Study text
You have to be kidding! It appears that, having learned nothing form the “subprime mortgage” fiasco except that you do have to use different language to sneak the same nonsense through a second time, we appear to be about to watch Subprime Mortgage II: The Alternative Loan Escapade.
Read about it FrontPageMag.com:
It only takes two paragraphs to get a good idea of what’s coming, so, for your convenience, start here:
“Remember a few years ago, when the American housing market collapsed as a direct result of government policies that—in the name of racial justice—pressured banks to approve mortgage loans for massive numbers of underqualified nonwhite applicants? Remember how that collapse set in motion the financial crisis that then-presidential candidate Barack Obama repeatedly called “the worst economy since the Great Depression”? And remember how Obama—who had long been a leading proponent of precisely the policies that had triggered the crisis—cast himself as the savior who was going to restore fiscal sanity and untangle the whole big mess?

Records shown
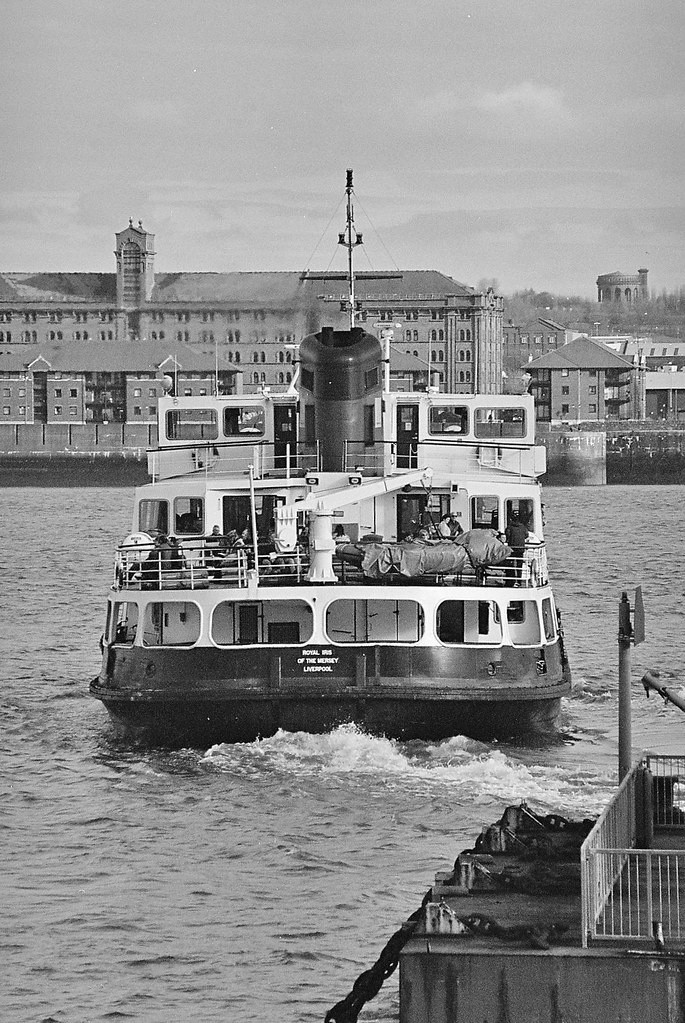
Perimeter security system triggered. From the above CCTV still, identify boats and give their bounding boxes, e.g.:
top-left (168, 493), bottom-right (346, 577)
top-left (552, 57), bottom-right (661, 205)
top-left (85, 169), bottom-right (575, 751)
top-left (323, 584), bottom-right (684, 1023)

Task objective
Continue the post about the subprime mortgage fiasco and alternative loans, starting after its last sentence.

Written reply
“Well, now Savior Obama and his White House are excitedly introducing Americans to their latest brainchild, the “HomeReady” mortgage program—offered through Fannie Mae and designed to help borrowers in “low-income” and “high-minority” census tracts. “For the first time,” boasts Fannie Mae, “income from a non-borrower household member [e.g., a roommate or family member] can be considered to determine an applicable debt-to-income ratio for the loan.” And if those combined incomes aren’t enough to qualify an applicant for a mortgage loan, HomeReady comes with additional built-in “flexibilities” like “allowing income from non-occupant borrowers, such as parents.” In other words, just keep rounding up everyone you know, until you can scrape together a 3% down payment and show a combined income that’s high enough to qualify for an individual loan. This makes the slipshod lending standards that caused the crisis of 2008 look exacting by comparison.
I was going to say that I’d bring the popcorn, but I think my appetite just died.